- **Teks Pilihan**
========
(Oleh:
Nanang Sunarta )
Pertanyaan
diatas sengaja disajikan sebagai judul sekaligus tema bahasan yang
akan coba penulis paparkan dalam tulisan ini. Sepintas kilas
pertanyaan diatas mudah untuk dijawab dalam arti hanya ada dua
alternatif jawaban yang bisa kita berikan yaitu “ ya
sudah
dan atau
belum”
sama halnya dengan materi Yes
– No
Question tatkala kita belajar tata bahasa (Grammar) dalam bahasa
Inggris. Akan tetapi bila kita cermati lebih jauh ternyata
kalimat/pertanyaan tersebut mengandung seruan sekaligus mengingatkan
pada kita semua agar semestinya kita berintrosfeksi terhadap apa yang
telah kita lakukan selama ini baik dalam kapasitasnya sebagai mahluk
ciptaan Tuhan Yang Maha Esa (hamba Allah SWT) maupun sebagai mahluk
sosial yang seringkali bergantung pada keberadaan orang lain sehingga
berinteraksi dan berkomunikasi dengan sesama dalam menjalankan
berbagai aktifitas maupun rutinitas merupakan sesuatu yang tak bisa
ditawar-tawar lagi.
========
- **Bahan yang Disediakan**
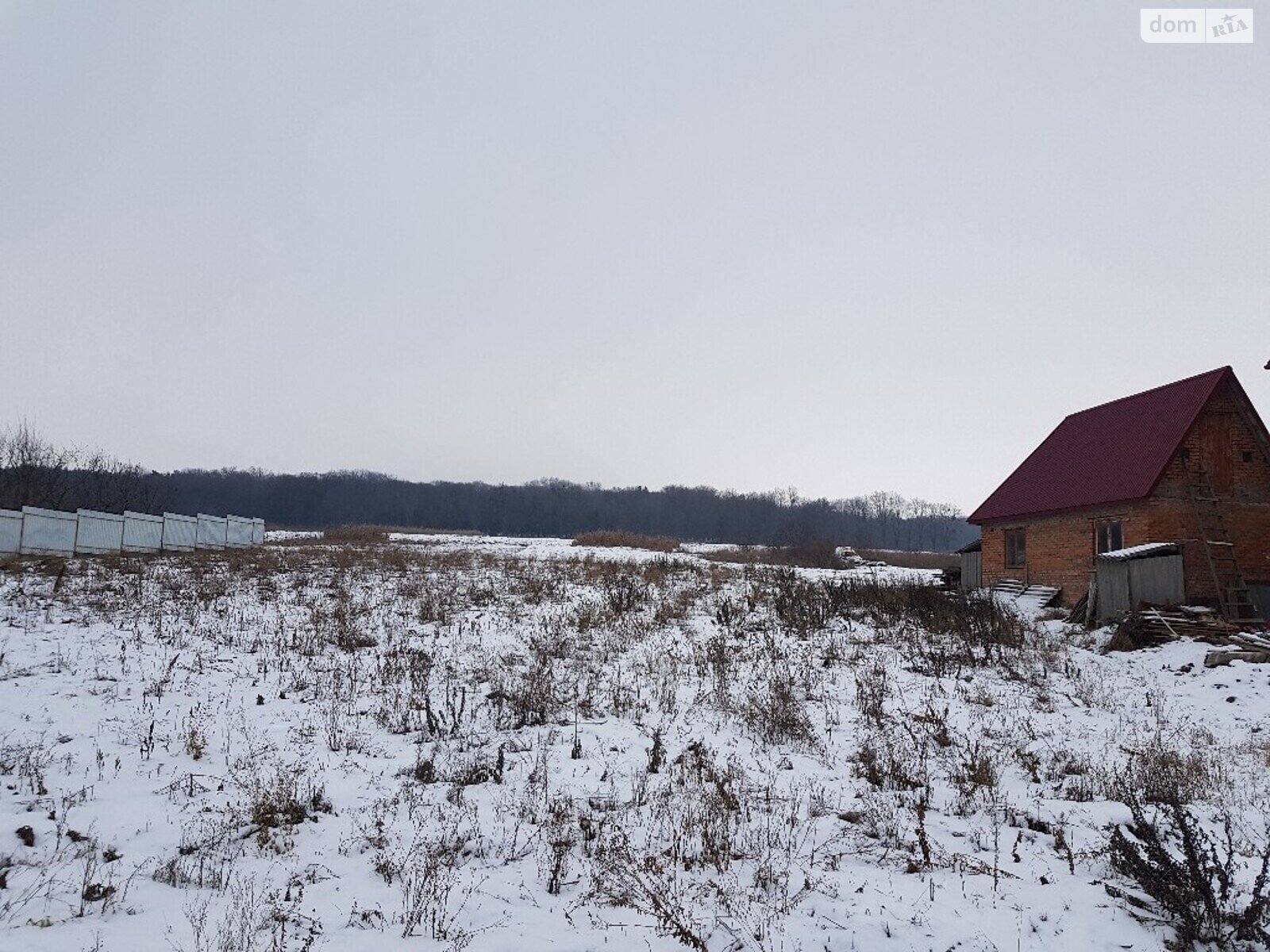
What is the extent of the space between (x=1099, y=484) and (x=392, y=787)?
========
- **Petunjuk Tugas**
Salin bagian teks pilihan dari "sama halnya dengan" sampai "ditawar-tawar lagi." tanpa mengubah satu kata pun.

- **Jawaban yang Diharapkan**
sama halnya dengan materi Yes
– No
Question tatkala kita belajar tata bahasa (Grammar) dalam bahasa
Inggris. Akan tetapi bila kita cermati lebih jauh ternyata
kalimat/pertanyaan tersebut mengandung seruan sekaligus mengingatkan
pada kita semua agar semestinya kita berintrosfeksi terhadap apa yang
telah kita lakukan selama ini baik dalam kapasitasnya sebagai mahluk
ciptaan Tuhan Yang Maha Esa (hamba Allah SWT) maupun sebagai mahluk
sosial yang seringkali bergantung pada keberadaan orang lain sehingga
berinteraksi dan berkomunikasi dengan sesama dalam menjalankan
berbagai aktifitas maupun rutinitas merupakan sesuatu yang tak bisa
ditawar-tawar lagi.